Single by Hank Williams
- B-side: "I Ain't Got Nothin' but Time"
- Released: 1954
- Recorded: August 4, 1947, Castle Studio, Nashville
- Genre: Country
- Length: 2:35
- Label: MGM Records
- Songwriter(s): Fred Rose
- Producer(s): Fred Rose

Hank Williams singles chronology
| "How Can You Refuse Him Now" (1954) | "I'm Satisfied with You" (1954) | "(I'm Gonna) Sing, Sing, Sing" (1954) |

= I'm Satisfied with You =

Hank Williams song

"I'm Satisfied with You" is a song by Hank Williams. It was written by Fred Rose and recorded in 1947. In 1954, it was posthumously released as a single via MGM Records.

==Background==
In June 1947, the American Federation of Musicians announced a ban on music recording, set to begin in the new year. When Williams and Rose and heard about the ban, they organized a recording session on August 4, with the goal of recording as many songs as possible so Rose would have songs to release during the ban. In that session, Williams recorded "I'm Satisfied With You" along with three other songs.

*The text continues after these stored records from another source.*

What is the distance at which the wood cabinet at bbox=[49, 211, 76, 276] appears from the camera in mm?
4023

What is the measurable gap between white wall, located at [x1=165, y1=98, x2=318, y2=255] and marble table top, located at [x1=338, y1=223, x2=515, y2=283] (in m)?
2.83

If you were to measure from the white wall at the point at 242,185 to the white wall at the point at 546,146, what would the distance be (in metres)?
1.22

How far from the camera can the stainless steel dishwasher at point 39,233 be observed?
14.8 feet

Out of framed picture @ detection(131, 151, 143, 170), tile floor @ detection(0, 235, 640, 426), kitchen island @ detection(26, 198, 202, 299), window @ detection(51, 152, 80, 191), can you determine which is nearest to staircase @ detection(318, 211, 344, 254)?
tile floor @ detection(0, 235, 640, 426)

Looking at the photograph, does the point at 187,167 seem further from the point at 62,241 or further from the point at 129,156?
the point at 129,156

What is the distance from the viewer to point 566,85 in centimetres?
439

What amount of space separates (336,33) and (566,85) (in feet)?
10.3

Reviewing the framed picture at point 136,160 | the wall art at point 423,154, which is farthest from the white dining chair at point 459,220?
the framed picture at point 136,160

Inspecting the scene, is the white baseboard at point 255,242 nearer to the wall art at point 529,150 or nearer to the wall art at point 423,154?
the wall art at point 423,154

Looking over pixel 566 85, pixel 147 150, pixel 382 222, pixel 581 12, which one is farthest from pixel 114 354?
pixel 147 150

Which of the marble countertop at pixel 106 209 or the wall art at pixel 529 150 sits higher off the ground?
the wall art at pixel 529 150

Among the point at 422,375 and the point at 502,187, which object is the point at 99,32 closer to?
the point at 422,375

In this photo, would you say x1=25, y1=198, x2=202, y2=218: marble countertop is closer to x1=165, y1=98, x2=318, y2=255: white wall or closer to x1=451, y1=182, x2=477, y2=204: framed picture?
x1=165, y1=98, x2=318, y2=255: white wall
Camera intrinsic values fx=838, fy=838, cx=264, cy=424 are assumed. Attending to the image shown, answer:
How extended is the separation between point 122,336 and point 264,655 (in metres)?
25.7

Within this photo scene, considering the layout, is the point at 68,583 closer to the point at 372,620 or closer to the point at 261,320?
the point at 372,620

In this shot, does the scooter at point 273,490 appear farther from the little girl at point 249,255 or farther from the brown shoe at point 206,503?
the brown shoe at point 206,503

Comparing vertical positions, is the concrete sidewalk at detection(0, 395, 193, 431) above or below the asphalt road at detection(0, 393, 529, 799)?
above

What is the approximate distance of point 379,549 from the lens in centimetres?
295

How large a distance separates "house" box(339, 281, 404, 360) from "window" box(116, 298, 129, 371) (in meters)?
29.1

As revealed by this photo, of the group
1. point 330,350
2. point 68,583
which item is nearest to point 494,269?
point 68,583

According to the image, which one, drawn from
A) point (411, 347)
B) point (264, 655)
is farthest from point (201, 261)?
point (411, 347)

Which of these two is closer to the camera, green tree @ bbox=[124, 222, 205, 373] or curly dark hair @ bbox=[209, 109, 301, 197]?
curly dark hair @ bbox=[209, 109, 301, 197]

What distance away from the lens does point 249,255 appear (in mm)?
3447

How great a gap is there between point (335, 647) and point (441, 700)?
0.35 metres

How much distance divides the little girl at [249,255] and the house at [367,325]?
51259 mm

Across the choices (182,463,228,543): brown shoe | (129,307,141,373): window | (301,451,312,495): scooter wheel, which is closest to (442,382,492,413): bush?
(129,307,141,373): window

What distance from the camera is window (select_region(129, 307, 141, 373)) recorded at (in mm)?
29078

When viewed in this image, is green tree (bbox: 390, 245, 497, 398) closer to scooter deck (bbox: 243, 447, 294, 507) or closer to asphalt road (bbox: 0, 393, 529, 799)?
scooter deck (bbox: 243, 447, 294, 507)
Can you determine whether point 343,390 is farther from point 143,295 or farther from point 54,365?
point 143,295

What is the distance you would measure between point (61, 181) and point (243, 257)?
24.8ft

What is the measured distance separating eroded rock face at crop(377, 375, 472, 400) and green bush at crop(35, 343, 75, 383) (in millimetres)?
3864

In Paul R. Nail 's comprehensive biography of Williams, he wrote that "there is a lack of consensus among researchers" as to the exact lineup of backing musicians used in the recording session (e.g. Susan Masino says Williams was accompanied by Jerry Byrd on steel guitar, but Mark Ribowsky says the steel guitarist was Herman Herron). However, according to James Ausburn, the lineup was probably the same as Rose had used for the previous recording session: Tommy Jackson, Smokey Lohman, Zeke Turner, Louis Innis, and Brownie Reynolds

==Reception==

Billboard gave the single and its B-side a negative review, saying of both tracks "The sound is not too good [...] Hank's fans will want it, altho[sic] it is certainly not up to his best."